Available data –

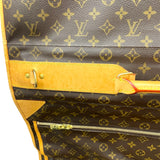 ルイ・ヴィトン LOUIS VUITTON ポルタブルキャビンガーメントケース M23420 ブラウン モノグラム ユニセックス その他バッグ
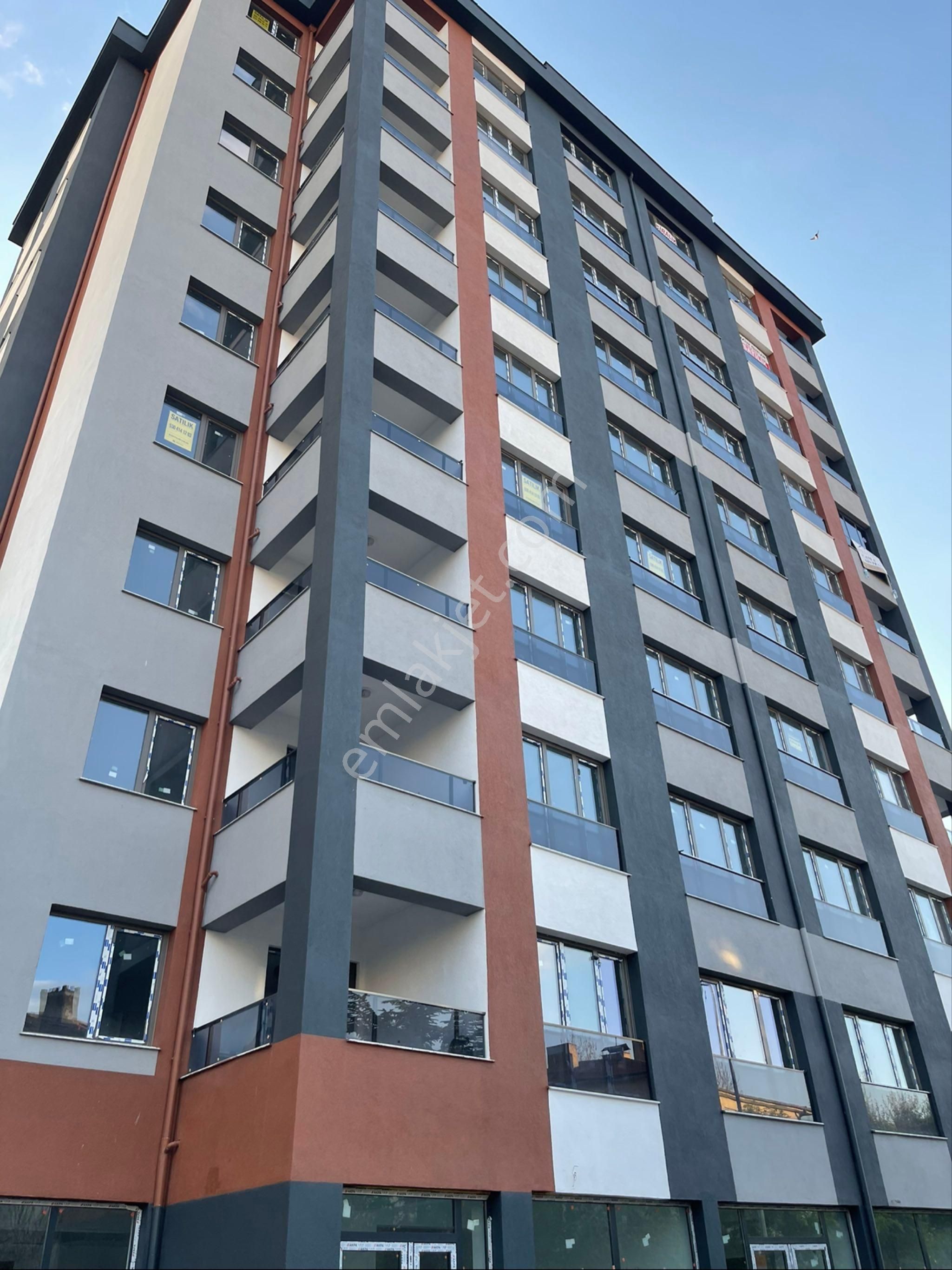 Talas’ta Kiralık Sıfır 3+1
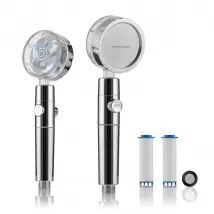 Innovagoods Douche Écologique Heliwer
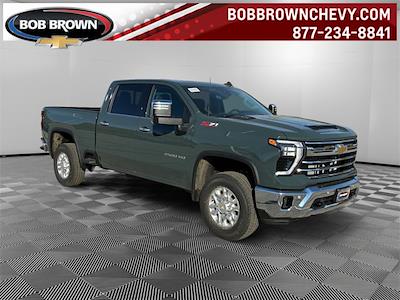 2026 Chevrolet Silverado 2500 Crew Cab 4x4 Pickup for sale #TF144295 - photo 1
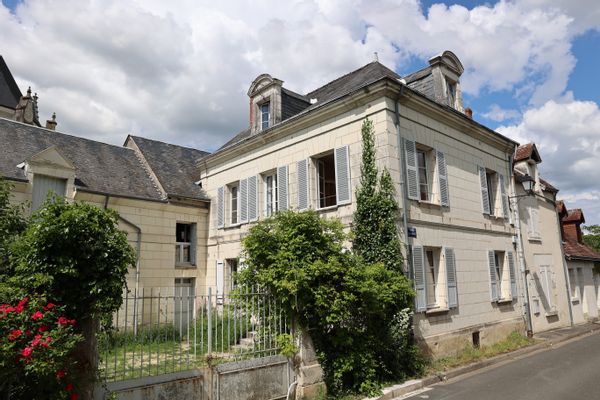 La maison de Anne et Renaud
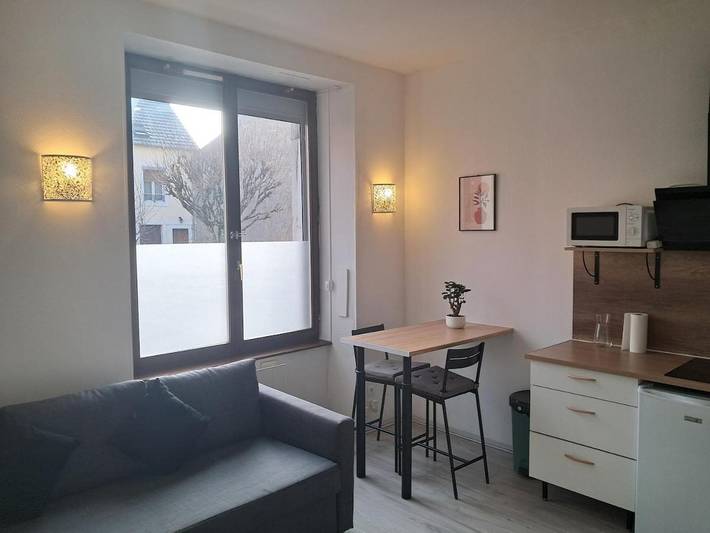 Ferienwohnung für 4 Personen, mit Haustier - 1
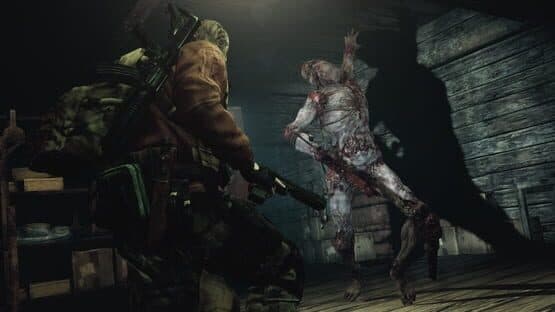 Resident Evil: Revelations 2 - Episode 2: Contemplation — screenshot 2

---

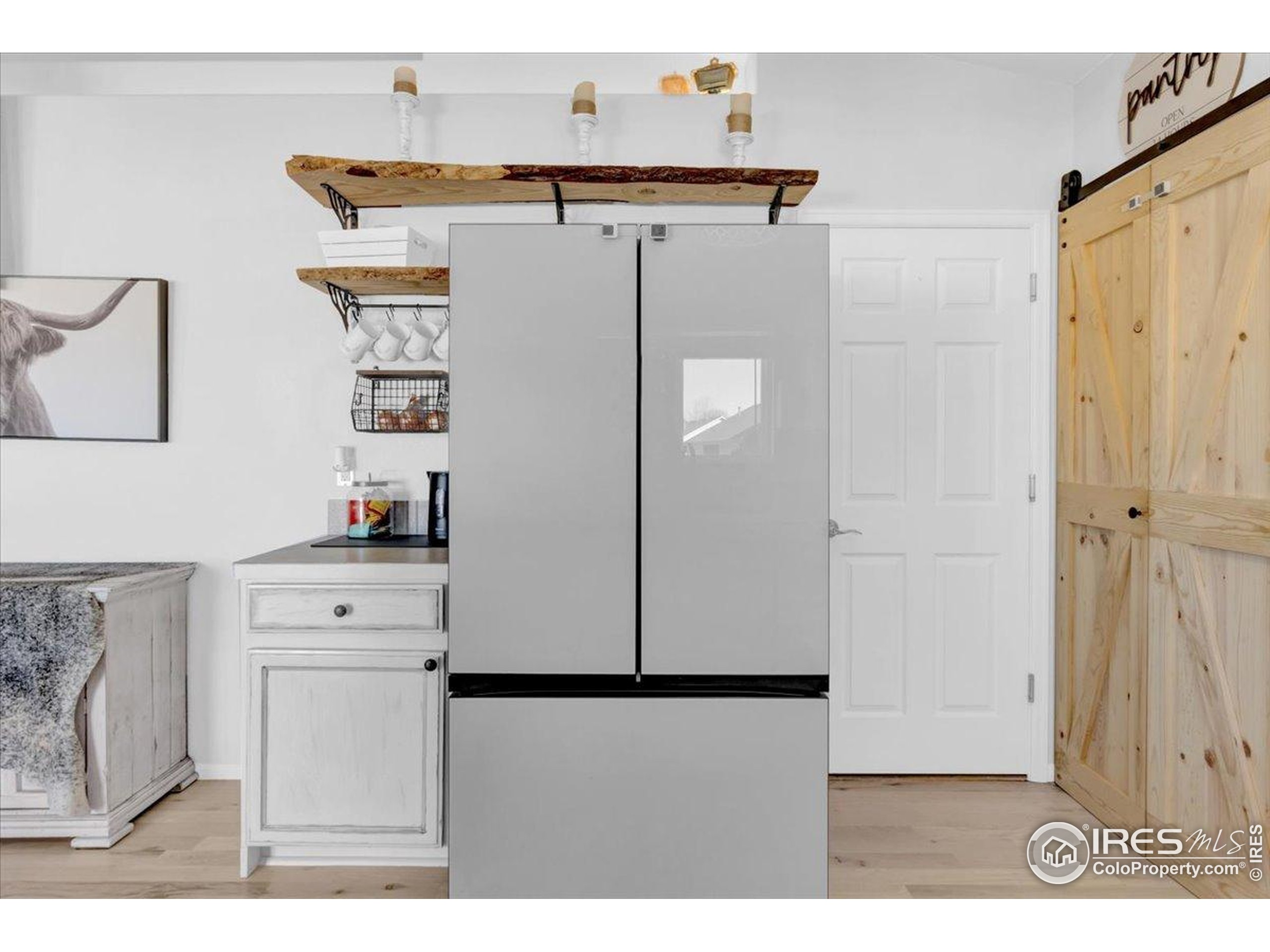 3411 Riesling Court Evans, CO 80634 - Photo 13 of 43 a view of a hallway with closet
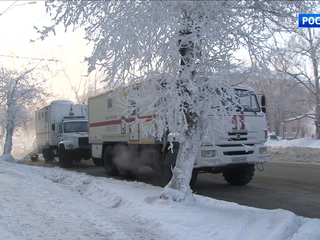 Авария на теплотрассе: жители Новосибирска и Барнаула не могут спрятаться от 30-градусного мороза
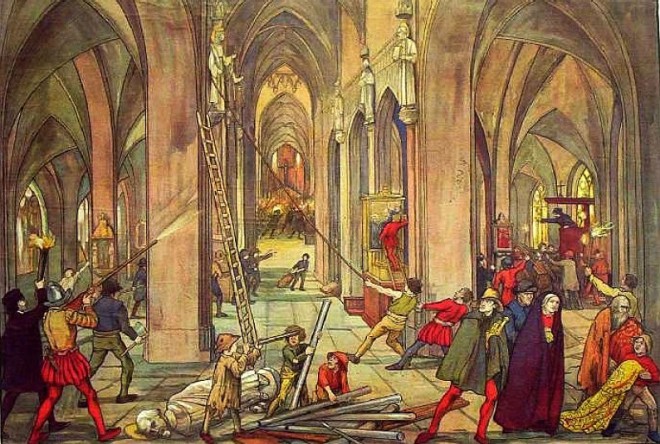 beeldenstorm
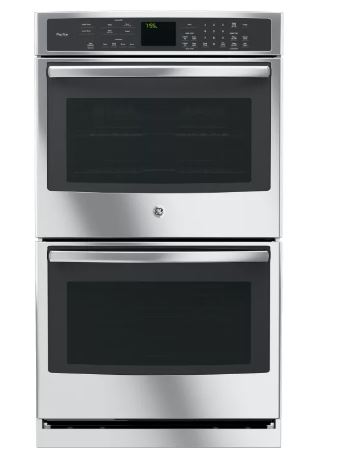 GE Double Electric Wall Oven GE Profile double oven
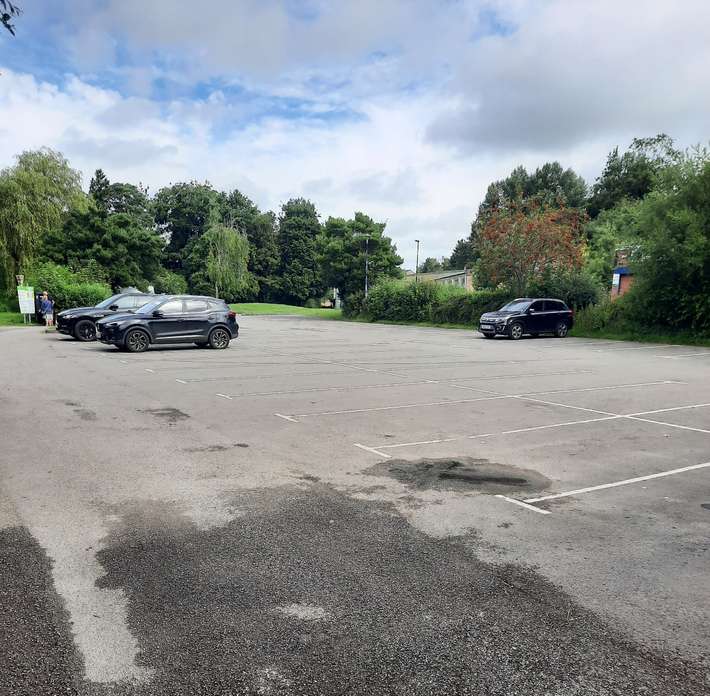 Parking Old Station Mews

* * *

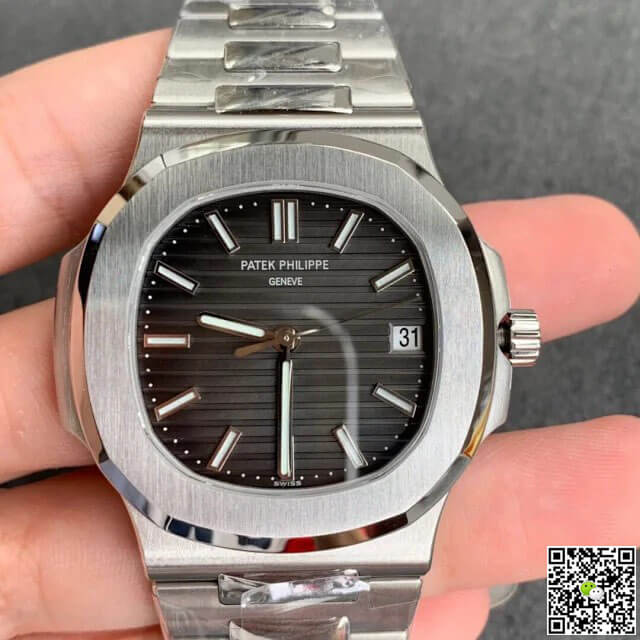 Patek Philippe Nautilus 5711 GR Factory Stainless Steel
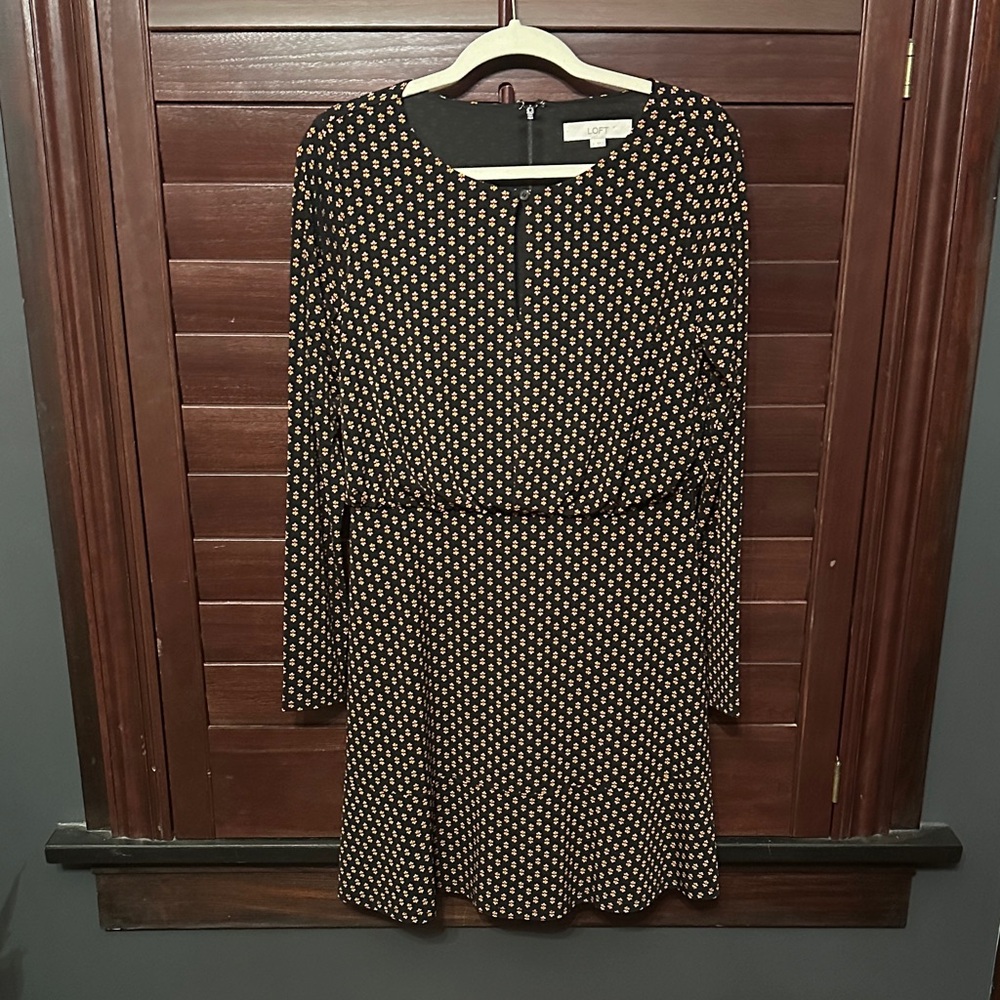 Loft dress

Instructions for the task –
Now transcribe the lines above exactly, starting at the line containing "beeldenstorm" and ending at the line containing "Parking Old Station Mews", both lines included, pictures excluded.

The answer –
 beeldenstorm
 GE Double Electric Wall Oven GE Profile double oven
 Parking Old Station Mews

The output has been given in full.